Changes in health and wealth
When national economic fortunes change – for the better or the worse – health status follows.
To explore this relationship, the World Health Organisation (WHO) established a commission in 2002, headed by the then Harvard academic, Jeffrey Sachs. His report cemented health as both an economic and development concern, and detailed the needs of poor nations. One billion people survive – and many don’t – on less than a dollar a day.
Later, the WHO set up a further commission to explore the social determinants of health, including environmental, social, commercial, and educational factors. It found these vectors tug in different directions, making health planning all the more difficult.
But what happens to an affluent nation’s health when it loses its wealth? This is less familiar territory, and the few examples are bleak.
When the USSR disintegrated, heart disease death rates soared and alcohol-related death and illness rushed in. Dispirited, futureless young men drank themselves into suicidal oblivion.
We are beginning to see a similar scenario unfold in Greece, albeit it’s less severe right now. At least Greece’s alcohol consumption has gone down, not up, although suicides are worryingly high.
Greece’s health system
Greece has struggled for decades to develop a health system that balances publicly-funded services with private and employer-funded health cover.
It established limited employer-based health insurance during its economic growth in the 1960s. Similar arrangements were later made for rural workers through government-supported insurance. But both were incomplete and universal health coverage was never achieved.

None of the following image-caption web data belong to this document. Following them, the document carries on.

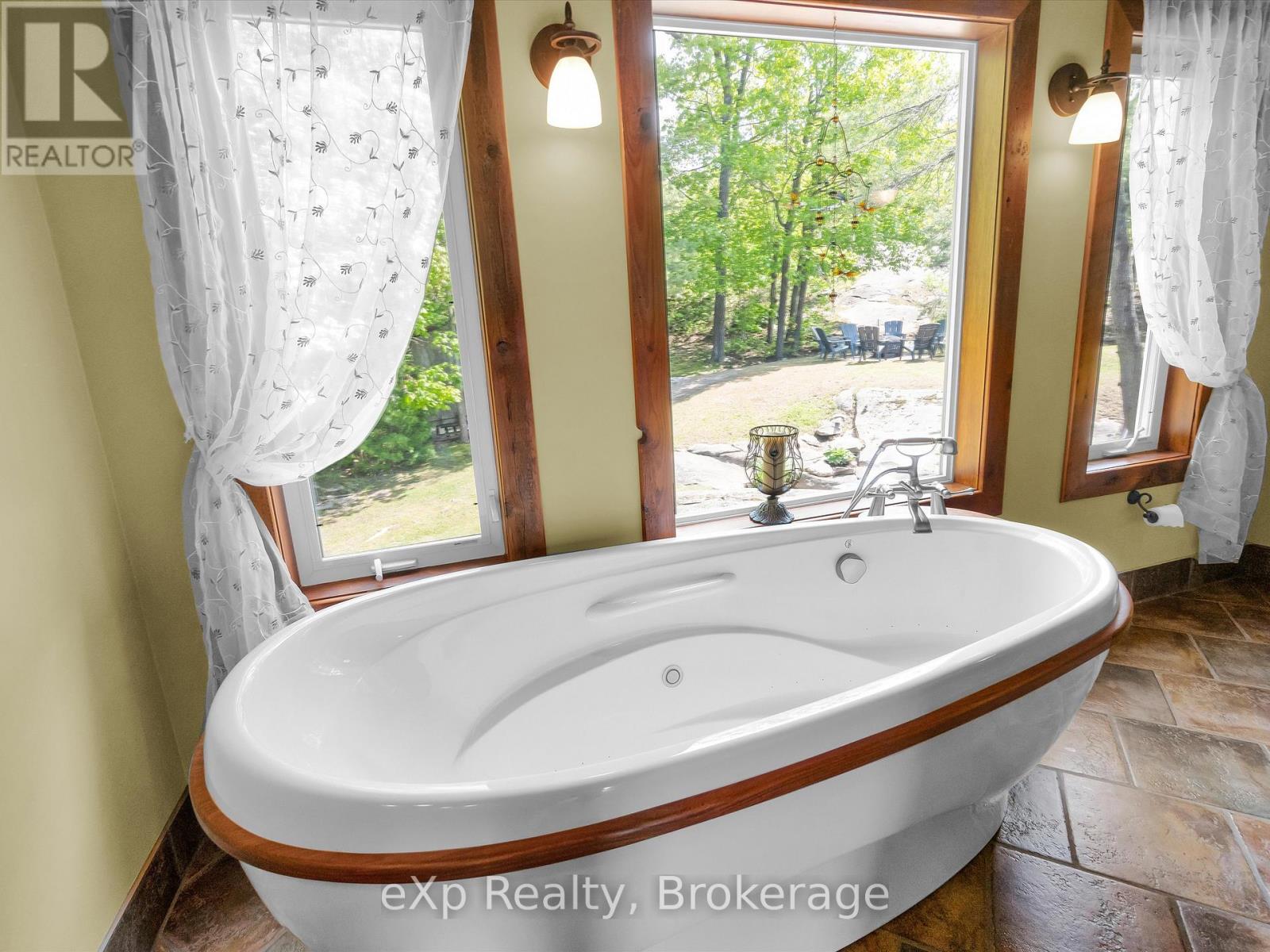 6646 1040LITTLEBEAUSOLEIL ISLAND - Image 24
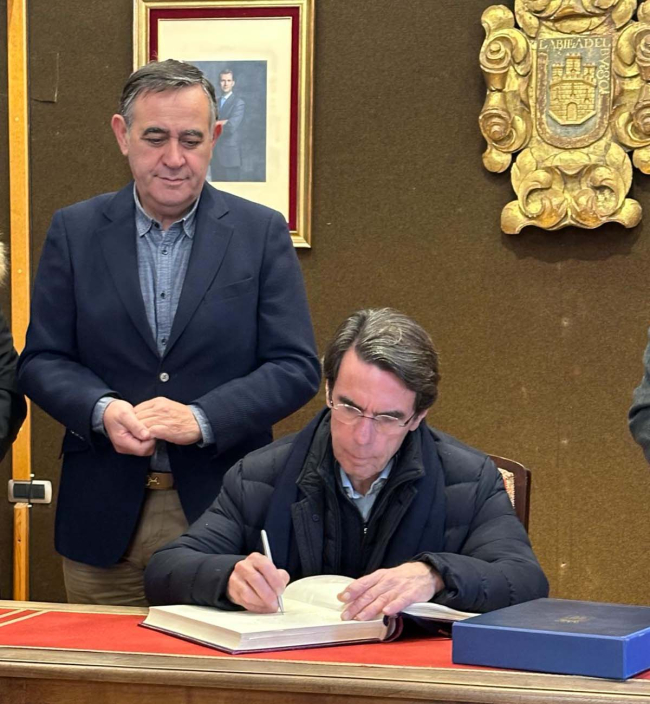 Aznar, firmando, junto con el alcalde, Antonio Pardo.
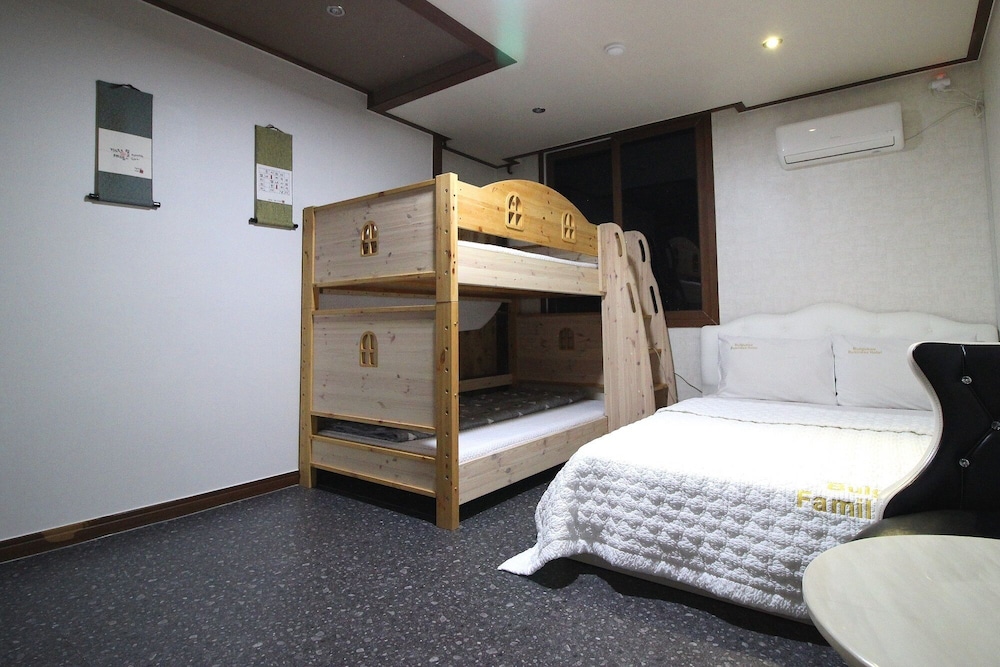 Kids & Family Hotel 15/70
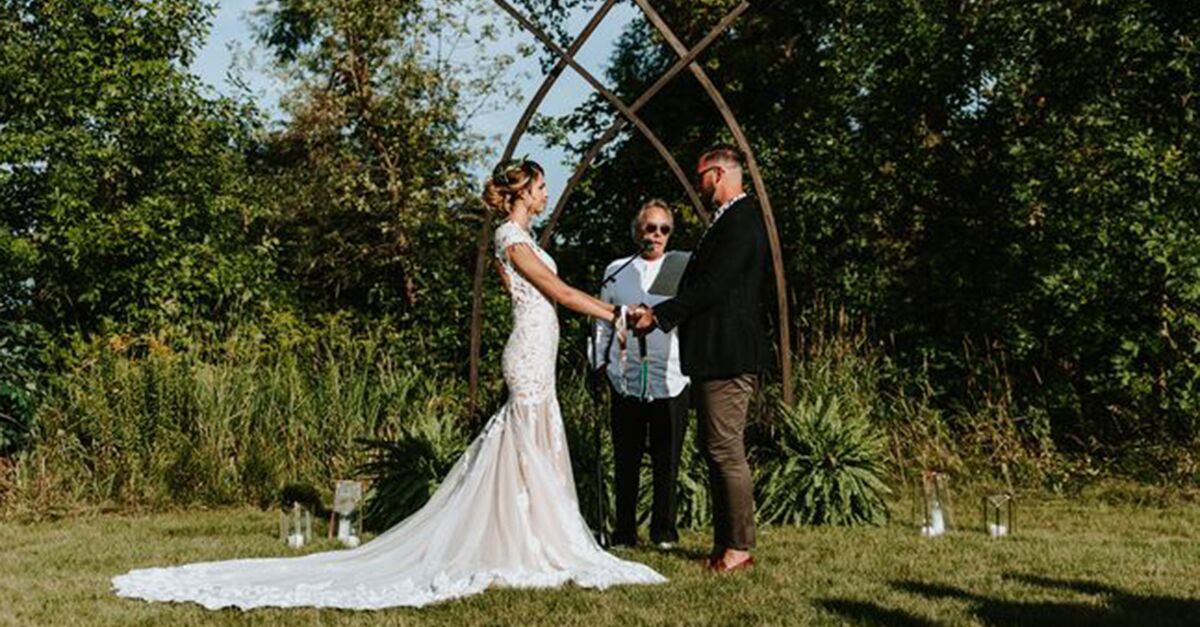 what-side-does-the-bride-stand-on-in-the-wedding-ceremony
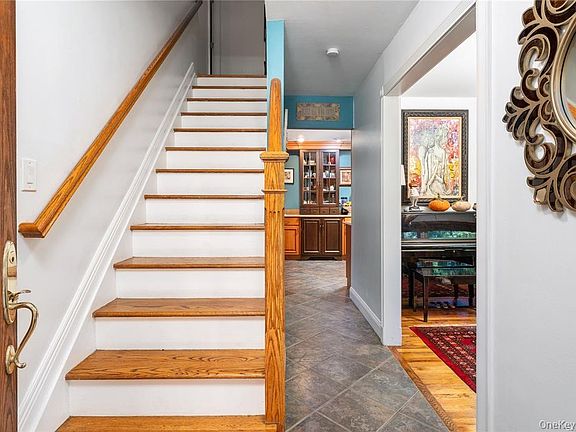 5th image of 107 Red Oak Court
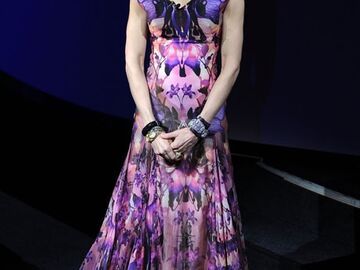 Bewegender Moment: Sarah Jessica Parker (in Alexander McQueen) würdigte den verstorbenen Designer und seinen großen Einfluss in der Modebranche. McQueen wurde  posthum mit einem Award ausgezeichnet
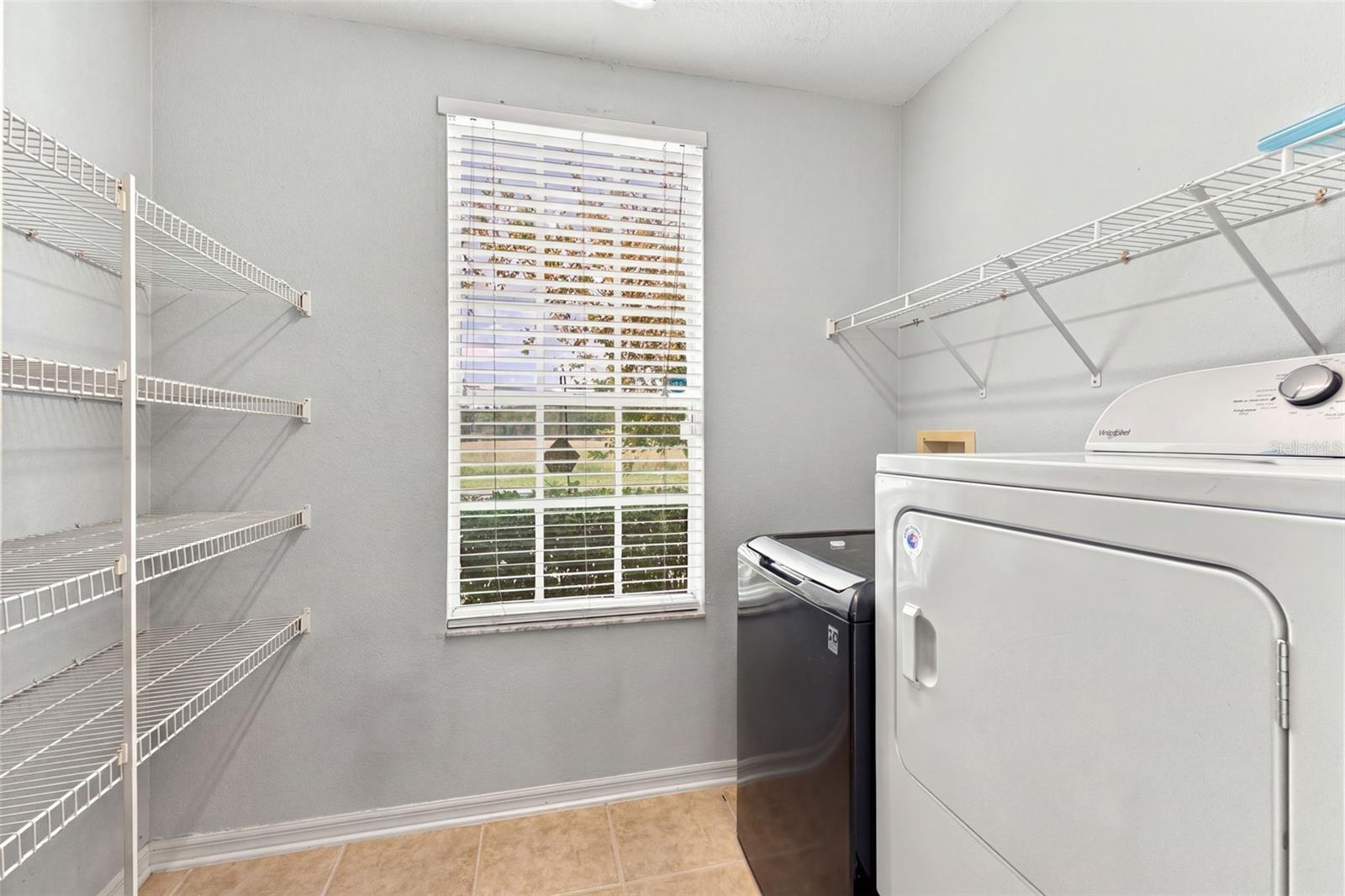 10643 MARSHA DR — photo 18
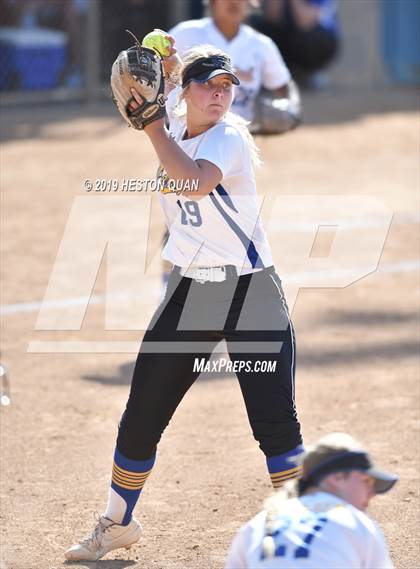 Thumbnail 1 in Nordhoff vs. Santiago (CIF-SS D6 Final) photogallery.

During the economic uplift of the 1960s and 1970s, private health services grew substantially. Meanwhile, government investment in health remained low, at 2% of GDP, similar to India’s spend today.
Grand plans for universal access to publicly-funded health care emerged again during the 1980s and then unravelled.
Since then, politicians and policy makers of every stripe have striven to coordinate, rationalise, decentralise and integrate health services to give Greek citizens universal access to health services. Their efforts have been met with resistance from established interests, especially private doctors and hospitals.
Today, Greece’s health-care system is a mixed public-private tangle. Pharmaceuticals are subsidised and visits to general practitioners attract government support. As in Australia, there is a network of government-funded and private hospitals and clinics.
Impact of the debt crisis
We won’t know the long-term consequences of Greece’s economic hardship for some time but we can assume that youth unemployment rates of around 40% will manifest in poorer health in the decades ahead.
Health, like goodwill, takes a long time to establish and can be lost quickly.
A wise general practitioner said to me, as I approached my senior years, “Whatever you do, don’t fall! And don’t become poor!”
Greece, unfortunately, has taken a tumble and is struggling just to float in the stormy European economic ocean.